Time to lick my wounds
Fearing that I might not have access to any healing potions if I waited much longer, I requisitioned the potion of lesser restoration and drank it immediately. Since my milieu with the red mountain devil, I’ve been fighting at a reduced level due to the lasting effects of its blood-sucking attack. The potion was just the ticket to getting me feeling tip-top once again. My constitution recovered, I rallied the troops.
The South door
We set ourselves at the ready for the impending wave of monsters that we were sure were about to rush over us. Pol steps forward and listens carefully at the South door. He hears that which we all expected. The clinking of bones as they clattered along the stone floors. He stepped back and formed a line with Kreshton across the bridge. The door bursts open and the escaped skeleton appears before us again. Suffering from a perpetual lack of wisdom, Kreshton charges forward once again into the now familiar gaping maw of this lizard-like skeleton. As before, Kreshton collapses at the feet of the monster, his wounds re-opened. Fortunately, the skeleton brought no reinforcements and the rest of us defeat it easily. Ineffectual with his mind blade, Pol asks for my morningstar for future use on the skeletal guards. I’m happy to oblige him. Kreshton eventually revives and he drinks our second to last healing potion. What a waste of resources.
The chorus of defeat
Desperate to flee, Kreshton badgers me repeatedly about a possible withdrawal. He suggests that we are too depleted to continue. Pol adds to this by saying he is now worried about the duration of the spell that is holding back the water. He cautions that we will not be able to survive a sudden inundation. To this, I reply again “Who’s we”? How frustrating that he now considers this issue after we’ve decided to enter the temple and engage the enemy. I brought up this point earlier and none seemed concerned.
Having dismissed his initial complaint, Pol continues to whine, this time saying we have no more magic at our disposal. Fully charged with magic myself, I yell “WHO’S WE!?!” It is becoming apparent that this lot is intent on retreat at the first opportune moment. I guess I don’t really blame them seeing how ill-prepared they are for the rigours of life.
Now at a low-point, the downcast faces of my compatriots are in desperate need of a strong hand to keep them going. The element of surprise is fading fast, but still faintly flickering, so I compel them to proceed. Appealing to Kreshton’s unwarranted vanity, he decides to follow.

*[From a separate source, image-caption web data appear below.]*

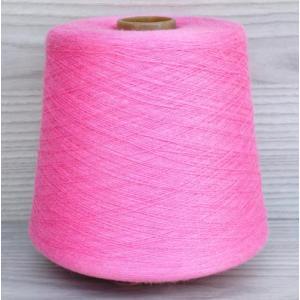 922-Х розовая азалия, 50 хлопок 50 ПАН Полесье бобина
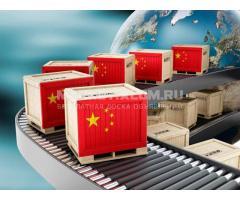Поставки из Китая в Россию. Полный комплекс услуг по работе с Китаем.
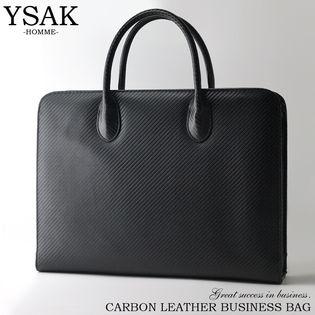 YSAKカーボンレザー ビジネスバッグ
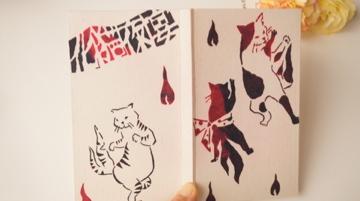 「13ヶ月手帳・化猫夜宴」型染め手帳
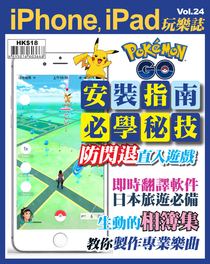 iPhone, iPad玩樂誌#24【Pokemon Go指南】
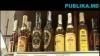 Agenţii economici, amendaţi pentru comercializarea băuturilor contrafăcute
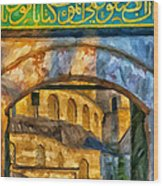 Blue Mosque Painting Wood Print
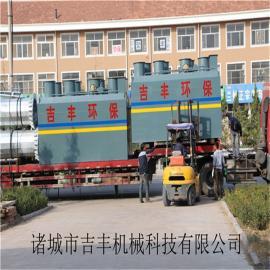 吉丰专业生产城镇生活污水处理设备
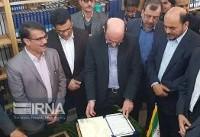 تفاهمنامه ایجاد کانون فناوری در بوشهر امضا شد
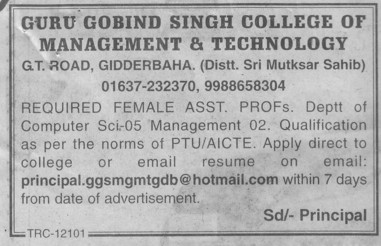 Female Asstt Professor (Guru Gobind Singh College of Management and Technology)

Appealing to Pol’s practical side, he also signs on. With that settled, Dadak decides to pipe-up and say that he would rather flee. Fortunately, now out-voted 3 to 1, it’s a non-issue.
Through the South door
I cautiously push open the door and I peek inside the room. It’s empty. There is a stairwell going down to the East, as well as two other doors leading to adjacent rooms. I scout ahead and verify the stairwell is clear.

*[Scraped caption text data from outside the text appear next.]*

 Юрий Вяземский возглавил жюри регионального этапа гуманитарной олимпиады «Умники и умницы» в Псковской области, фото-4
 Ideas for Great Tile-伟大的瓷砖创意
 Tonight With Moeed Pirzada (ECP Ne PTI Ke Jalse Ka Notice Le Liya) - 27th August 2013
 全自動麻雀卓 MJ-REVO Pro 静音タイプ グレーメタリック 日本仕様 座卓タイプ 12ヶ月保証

Keep your friends close and your enemies closer
At this point, I suggest we all take a moment to ready ourselves for the battle that is sure to come. Kreshton pleads desperately for the wand of mirror image that I possess. Playing on my sympathies for his grave condition, he acts the part of the wounded warrior. Giving up my sole magic item to him is not in my best interest, but I martyr myself on the altar of benevolent leadership and give him the wand. Given his selfish nature, I doubt he’ll ever return it. I look through our inventory, searching for anything that might be helpful. I’m able to get a better look at some of magic items that I discovered in the Red Mountain devil’s lair. I’m able to identify a clutch of +1 magic arrows and a single arrow of aberration slaying. The exact magical nature of two other arrows, a javelin and a buckler remains a mystery to me. The others are happy to have me sift thru this stuff in an attempt to further aid us, but then things take a turn. During my review, I rediscover the presence of nine cold iron arrows. Being a warlock, cold iron is anathema to me, so I opt to take them for safe keeping. Who knows when a foe might cast confusion on my comrades and force them to attack me? Sure the chances of that seem remote, but with no one else using the arrows, why tempt fate? So, I nonchalantly take them into my possession and unwittingly release a barrage of questions from Dadak and Pol. Apparently, they felt the need to force me to justify holding the arrows, despite the fact that no one else wanted them or even had a bow with which they can use them. This response is wholly unwarranted and raises my suspicion of their intentions to new heights. Incensed by their incredulous questioning, I attempt to deflect with a half-assed lie, but they continue to press me. Flabbergasted, I tell them that I want the arrows as they are quite dangerous to me and I’d hate to see them fall into the wrong hands. With their suspicious attitudes towards even my most innocuous actions, they have proven that I made the right choice in taking the arrows. I originally took them to prevent accidents should they be charmed, but their actions now suggest that they are untrustworthy charmed or not. I’ll have to dispose of these arrows soon.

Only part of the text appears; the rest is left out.